Встает солнце. Новый день вытесняет из моей головы воспоминания о вчерашнем. Я снова потягиваюсь, возвращаюсь в квартиру и решаю принять душ и побриться. В ванной я отвертываю краны, чтобы трубы успели прокашляться, а сам разглядываю себя в зеркало. Вчера я побывал в заварушке, так что внимательный осмотр мне не повредит. Мое лицо… неужели это лицо чудовища? Мои волосы успели выгореть на солнце и кажутся намного светлее, чем были в Ирландии; щетина на подбородке тоже имеет соломенный оттенок. Я продолжаю внимательно разглядывать себя. Кажется, синяков нет. У меня красивые зеленые глаза, темные брови и выразительная челюсть, которая в последнее время стала чуть более массивной, чем раньше, но это, пожалуй, хорошо, так как я всегда казался себе недостаточно солидным. Приятное, симметричное лицо, которое немного портит лишь сломанный нос, но в целом я произвожу впечатление порядочного человека, заслуживающего всяческого доверия. Если бы не проблемы с «гринкартой»,
[16]
я бы, наверное, мог получить честную работу в честной фирме, за которую мне платили бы честными деньгами. Честное слово, я бы справился. Я не тупой.

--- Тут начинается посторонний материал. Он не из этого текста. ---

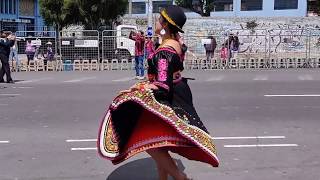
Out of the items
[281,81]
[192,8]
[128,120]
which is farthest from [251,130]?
[192,8]

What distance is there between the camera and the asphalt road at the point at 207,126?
6.09 meters

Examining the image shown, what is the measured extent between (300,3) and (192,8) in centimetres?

— Я не тупой! — говорю я вслух.
Потом я вздыхаю и достаю новое безопасное лезвие.
Бреюсь.
Кашляю. Отплевываюсь.
Я буквально умираю от голода. Одного рогалика мне явно недостаточно, во всяком случае сегодня утром. Я торопливо пробегаю взглядом газетные заголовки, быстро одеваюсь, выключаю воду, открываю дверь, сбегаю по лестнице и спешу к «Макдональдсу» на 125-й улице.
Еще очень рано. На тротуаре, на дальней от меня стороне улицы, все еще спят на драных матрасах бродяги. Глядя на них, я на мгновение задумываюсь, как им удалось пережить ночь, не будучи избитыми или порезанными. Впрочем, не исключено, что многих из них избили или даже порезали, просто мне этого не видно. Бездомные занимают всю улицу вплоть до парка Риверсайд; многие спят и в проложенном под Риверсайдом тоннеле «Амтрака», но лишь самые храбрые отваживаются ночевать на Амстердам-авеню к востоку отсюда. Несколько безумцев и вовсе избрали своим домом парк Морнингсайд.